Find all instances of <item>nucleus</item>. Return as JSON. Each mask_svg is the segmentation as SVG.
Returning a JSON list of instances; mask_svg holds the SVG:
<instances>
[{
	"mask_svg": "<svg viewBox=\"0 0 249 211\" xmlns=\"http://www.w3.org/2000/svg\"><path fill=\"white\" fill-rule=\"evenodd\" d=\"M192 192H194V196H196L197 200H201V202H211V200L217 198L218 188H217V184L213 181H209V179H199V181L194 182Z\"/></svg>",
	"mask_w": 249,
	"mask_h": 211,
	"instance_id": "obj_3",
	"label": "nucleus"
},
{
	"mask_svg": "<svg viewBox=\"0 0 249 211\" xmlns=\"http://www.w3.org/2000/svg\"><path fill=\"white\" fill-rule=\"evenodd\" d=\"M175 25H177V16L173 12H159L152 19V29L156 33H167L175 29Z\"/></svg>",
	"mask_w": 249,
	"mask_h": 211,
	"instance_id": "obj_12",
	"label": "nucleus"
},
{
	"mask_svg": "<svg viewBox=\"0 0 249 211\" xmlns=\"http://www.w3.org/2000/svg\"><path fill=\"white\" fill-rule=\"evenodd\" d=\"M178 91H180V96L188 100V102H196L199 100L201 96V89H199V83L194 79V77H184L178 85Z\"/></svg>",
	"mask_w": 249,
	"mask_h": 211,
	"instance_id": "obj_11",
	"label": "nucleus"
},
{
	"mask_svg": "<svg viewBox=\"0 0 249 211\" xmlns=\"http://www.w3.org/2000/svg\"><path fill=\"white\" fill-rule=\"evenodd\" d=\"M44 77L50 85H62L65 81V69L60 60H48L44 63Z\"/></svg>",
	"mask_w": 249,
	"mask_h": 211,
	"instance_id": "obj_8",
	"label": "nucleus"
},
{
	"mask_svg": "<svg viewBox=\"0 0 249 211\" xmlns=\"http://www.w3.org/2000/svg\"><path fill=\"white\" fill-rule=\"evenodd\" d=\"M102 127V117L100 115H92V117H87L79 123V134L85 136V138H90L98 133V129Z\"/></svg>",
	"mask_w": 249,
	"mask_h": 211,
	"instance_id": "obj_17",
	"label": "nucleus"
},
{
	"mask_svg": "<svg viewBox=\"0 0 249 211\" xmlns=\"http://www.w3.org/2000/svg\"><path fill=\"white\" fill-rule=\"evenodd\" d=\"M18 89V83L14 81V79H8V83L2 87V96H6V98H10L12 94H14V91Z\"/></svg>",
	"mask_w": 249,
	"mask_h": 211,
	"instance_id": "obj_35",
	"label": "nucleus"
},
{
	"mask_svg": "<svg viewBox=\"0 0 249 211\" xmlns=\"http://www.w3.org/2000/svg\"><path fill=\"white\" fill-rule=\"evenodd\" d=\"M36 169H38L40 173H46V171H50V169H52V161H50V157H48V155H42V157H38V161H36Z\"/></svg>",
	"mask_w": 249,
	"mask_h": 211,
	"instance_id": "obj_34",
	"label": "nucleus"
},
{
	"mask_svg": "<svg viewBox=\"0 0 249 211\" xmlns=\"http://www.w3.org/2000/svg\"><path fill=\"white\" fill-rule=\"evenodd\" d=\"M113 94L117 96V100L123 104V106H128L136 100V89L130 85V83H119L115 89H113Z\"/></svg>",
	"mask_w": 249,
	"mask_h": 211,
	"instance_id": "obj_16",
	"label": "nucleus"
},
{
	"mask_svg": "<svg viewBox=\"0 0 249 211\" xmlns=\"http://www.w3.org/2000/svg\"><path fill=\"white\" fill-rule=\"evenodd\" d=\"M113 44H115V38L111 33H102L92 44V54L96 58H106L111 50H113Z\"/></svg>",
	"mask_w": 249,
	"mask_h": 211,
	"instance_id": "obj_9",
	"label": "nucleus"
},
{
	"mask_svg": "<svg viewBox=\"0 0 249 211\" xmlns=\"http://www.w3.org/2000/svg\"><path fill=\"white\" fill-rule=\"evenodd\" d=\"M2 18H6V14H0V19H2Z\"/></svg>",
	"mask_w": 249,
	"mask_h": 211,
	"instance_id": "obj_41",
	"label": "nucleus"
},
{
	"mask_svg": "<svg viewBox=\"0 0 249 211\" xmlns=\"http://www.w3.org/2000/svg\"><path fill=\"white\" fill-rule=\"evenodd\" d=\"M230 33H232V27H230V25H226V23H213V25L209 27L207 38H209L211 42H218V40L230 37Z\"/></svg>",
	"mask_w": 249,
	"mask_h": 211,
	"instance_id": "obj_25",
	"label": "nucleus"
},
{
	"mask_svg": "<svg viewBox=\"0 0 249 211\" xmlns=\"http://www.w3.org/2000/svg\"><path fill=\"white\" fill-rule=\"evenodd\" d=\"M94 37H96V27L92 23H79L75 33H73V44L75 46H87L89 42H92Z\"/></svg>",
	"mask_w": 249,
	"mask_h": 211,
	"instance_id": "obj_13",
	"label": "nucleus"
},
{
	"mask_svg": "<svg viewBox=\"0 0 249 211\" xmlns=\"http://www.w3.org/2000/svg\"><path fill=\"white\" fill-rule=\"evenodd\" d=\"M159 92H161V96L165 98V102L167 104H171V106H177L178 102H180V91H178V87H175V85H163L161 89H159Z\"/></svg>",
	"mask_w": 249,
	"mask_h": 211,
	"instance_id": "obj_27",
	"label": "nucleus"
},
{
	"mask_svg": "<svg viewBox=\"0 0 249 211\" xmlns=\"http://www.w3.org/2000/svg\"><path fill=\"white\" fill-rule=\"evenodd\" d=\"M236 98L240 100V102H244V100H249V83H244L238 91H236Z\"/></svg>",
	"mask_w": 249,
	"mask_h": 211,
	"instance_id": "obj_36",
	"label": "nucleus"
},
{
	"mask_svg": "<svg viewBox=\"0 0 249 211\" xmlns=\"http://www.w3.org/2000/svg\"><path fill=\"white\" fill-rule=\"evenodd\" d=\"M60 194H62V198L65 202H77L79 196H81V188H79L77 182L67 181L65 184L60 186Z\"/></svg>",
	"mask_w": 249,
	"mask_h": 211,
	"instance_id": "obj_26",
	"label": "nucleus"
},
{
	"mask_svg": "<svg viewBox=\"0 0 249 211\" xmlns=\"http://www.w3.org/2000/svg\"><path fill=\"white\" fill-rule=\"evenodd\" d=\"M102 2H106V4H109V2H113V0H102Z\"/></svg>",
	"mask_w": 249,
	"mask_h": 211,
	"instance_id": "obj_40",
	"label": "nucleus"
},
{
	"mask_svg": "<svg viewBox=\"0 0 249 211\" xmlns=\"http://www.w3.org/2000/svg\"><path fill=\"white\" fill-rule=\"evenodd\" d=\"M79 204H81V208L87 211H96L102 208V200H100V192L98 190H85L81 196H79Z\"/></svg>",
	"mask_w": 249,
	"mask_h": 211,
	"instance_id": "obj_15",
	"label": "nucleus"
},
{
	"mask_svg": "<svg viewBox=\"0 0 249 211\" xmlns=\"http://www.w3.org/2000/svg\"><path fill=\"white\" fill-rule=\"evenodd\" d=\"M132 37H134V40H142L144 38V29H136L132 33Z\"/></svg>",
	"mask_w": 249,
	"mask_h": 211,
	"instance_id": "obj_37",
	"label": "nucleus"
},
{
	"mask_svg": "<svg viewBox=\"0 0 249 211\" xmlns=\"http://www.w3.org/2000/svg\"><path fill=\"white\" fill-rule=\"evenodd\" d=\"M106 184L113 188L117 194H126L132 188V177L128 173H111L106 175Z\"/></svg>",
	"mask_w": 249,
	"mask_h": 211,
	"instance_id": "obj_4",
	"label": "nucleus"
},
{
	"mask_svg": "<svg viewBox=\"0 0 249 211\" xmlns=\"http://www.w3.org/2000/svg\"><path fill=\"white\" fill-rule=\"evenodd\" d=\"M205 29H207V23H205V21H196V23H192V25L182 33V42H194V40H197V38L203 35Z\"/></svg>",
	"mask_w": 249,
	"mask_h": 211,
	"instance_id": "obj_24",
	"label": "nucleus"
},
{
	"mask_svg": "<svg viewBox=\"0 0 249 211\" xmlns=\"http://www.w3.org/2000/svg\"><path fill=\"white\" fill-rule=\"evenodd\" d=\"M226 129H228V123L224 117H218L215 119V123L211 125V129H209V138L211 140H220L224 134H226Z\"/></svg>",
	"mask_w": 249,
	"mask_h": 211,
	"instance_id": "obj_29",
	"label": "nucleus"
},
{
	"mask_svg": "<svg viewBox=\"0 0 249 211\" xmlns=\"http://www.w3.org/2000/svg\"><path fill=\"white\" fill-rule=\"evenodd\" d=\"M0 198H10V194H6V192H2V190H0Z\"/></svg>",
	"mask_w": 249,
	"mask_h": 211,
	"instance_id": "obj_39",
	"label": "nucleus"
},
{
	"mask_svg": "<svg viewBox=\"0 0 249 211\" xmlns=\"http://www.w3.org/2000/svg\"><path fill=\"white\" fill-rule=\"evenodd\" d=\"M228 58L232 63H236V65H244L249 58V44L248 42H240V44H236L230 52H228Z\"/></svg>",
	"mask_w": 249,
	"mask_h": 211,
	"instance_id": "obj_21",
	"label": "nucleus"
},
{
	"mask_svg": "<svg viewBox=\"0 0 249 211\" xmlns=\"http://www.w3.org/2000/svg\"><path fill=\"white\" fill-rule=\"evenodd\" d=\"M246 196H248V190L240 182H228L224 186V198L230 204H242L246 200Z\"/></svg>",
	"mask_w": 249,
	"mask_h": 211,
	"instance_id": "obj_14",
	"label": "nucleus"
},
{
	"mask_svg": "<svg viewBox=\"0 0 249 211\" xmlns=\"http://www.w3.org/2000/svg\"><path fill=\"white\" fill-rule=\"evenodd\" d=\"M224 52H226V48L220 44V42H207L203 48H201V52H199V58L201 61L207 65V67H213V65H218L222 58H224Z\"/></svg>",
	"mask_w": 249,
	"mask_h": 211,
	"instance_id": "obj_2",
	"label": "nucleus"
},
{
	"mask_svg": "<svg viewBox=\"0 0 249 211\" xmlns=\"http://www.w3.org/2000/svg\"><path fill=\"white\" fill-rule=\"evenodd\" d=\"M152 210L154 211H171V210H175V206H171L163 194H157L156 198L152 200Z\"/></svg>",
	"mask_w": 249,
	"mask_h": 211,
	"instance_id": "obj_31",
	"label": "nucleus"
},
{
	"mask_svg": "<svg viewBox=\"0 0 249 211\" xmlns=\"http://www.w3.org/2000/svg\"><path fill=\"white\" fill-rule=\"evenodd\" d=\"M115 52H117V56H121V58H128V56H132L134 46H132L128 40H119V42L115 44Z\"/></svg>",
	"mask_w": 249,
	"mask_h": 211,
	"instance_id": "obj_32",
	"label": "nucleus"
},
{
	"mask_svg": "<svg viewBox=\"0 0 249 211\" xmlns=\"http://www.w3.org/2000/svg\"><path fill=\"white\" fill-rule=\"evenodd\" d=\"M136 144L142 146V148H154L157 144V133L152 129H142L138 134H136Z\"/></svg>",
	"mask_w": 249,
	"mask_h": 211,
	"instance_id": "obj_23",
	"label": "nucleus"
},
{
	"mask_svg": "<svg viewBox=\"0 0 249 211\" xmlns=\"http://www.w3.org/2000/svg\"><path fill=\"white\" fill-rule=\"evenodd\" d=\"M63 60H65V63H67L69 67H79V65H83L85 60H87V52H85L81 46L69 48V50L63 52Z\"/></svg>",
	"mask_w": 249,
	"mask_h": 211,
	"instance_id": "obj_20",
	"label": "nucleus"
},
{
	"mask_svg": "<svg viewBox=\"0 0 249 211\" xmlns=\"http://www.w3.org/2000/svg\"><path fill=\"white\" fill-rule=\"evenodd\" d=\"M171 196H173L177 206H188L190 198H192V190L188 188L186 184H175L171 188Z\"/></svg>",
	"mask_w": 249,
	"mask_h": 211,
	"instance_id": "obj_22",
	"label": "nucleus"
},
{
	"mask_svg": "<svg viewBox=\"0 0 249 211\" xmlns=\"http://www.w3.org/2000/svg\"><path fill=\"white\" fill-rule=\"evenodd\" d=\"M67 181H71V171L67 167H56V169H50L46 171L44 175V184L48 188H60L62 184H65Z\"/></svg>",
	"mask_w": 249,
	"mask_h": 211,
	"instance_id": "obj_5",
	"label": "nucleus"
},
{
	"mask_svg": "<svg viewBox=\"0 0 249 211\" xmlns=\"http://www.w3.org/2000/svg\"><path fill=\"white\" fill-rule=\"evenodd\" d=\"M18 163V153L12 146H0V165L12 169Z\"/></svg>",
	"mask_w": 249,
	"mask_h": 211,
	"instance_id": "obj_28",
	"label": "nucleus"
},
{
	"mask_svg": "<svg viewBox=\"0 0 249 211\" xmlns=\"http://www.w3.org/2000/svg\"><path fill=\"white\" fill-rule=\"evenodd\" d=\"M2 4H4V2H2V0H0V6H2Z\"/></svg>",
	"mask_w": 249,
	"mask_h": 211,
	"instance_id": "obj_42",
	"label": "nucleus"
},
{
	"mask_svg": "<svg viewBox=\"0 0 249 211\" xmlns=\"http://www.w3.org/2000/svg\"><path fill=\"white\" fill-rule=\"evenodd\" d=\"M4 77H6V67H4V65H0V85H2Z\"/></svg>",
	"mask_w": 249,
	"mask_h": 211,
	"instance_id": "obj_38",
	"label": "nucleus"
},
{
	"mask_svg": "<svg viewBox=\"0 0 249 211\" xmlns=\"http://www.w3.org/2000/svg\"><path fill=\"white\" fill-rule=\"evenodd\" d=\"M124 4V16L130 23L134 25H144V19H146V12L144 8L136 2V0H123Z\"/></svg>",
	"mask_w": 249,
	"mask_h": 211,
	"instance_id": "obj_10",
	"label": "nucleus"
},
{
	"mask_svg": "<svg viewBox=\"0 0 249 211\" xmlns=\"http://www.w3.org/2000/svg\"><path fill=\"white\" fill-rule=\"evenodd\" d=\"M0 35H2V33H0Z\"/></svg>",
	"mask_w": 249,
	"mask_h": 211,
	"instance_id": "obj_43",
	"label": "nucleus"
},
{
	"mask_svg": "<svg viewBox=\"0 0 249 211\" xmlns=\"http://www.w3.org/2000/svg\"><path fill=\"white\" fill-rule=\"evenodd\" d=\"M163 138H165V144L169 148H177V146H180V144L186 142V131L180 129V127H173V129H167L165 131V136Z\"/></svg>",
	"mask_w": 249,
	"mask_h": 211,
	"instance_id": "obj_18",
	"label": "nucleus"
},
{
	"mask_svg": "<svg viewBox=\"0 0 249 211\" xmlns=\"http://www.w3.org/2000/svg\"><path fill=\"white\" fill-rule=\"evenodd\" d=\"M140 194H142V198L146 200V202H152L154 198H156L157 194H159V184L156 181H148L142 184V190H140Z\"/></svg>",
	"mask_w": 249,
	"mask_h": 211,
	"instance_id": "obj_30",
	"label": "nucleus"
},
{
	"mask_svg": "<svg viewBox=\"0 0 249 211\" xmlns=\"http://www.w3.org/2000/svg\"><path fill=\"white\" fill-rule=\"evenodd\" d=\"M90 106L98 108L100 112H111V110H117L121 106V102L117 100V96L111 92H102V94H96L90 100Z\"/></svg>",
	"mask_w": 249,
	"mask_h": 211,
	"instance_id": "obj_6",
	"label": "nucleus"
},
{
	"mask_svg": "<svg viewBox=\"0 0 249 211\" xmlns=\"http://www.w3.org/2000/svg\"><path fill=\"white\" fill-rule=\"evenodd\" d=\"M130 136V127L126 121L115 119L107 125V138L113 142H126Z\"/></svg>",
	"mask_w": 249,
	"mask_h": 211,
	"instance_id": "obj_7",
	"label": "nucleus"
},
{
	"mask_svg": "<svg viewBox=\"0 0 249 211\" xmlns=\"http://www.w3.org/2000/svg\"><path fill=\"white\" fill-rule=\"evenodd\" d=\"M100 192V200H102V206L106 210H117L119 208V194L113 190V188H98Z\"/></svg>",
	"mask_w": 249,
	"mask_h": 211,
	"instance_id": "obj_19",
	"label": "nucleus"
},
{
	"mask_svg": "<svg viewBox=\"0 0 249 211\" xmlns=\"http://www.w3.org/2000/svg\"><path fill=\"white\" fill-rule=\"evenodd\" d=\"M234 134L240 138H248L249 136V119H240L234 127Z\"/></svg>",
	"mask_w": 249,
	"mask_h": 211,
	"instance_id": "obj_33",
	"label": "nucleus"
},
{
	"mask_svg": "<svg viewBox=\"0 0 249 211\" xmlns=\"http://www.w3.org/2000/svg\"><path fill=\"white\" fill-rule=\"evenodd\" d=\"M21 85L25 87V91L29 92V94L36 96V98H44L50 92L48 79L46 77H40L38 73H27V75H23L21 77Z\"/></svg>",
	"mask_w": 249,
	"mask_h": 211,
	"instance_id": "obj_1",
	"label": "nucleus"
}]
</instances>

◇ ◇ ◇ ◇ ◇ ◇ ◇

§ TASK TO COMPLETE:
Keep only the lines above that contain the string "JSON", and copy each of them. Upper and lower case must match.

§ RESPONSE TO THE TASK:
Find all instances of <item>nucleus</item>. Return as JSON. Each mask_svg is the segmentation as SVG.
Returning a JSON list of instances; mask_svg holds the SVG:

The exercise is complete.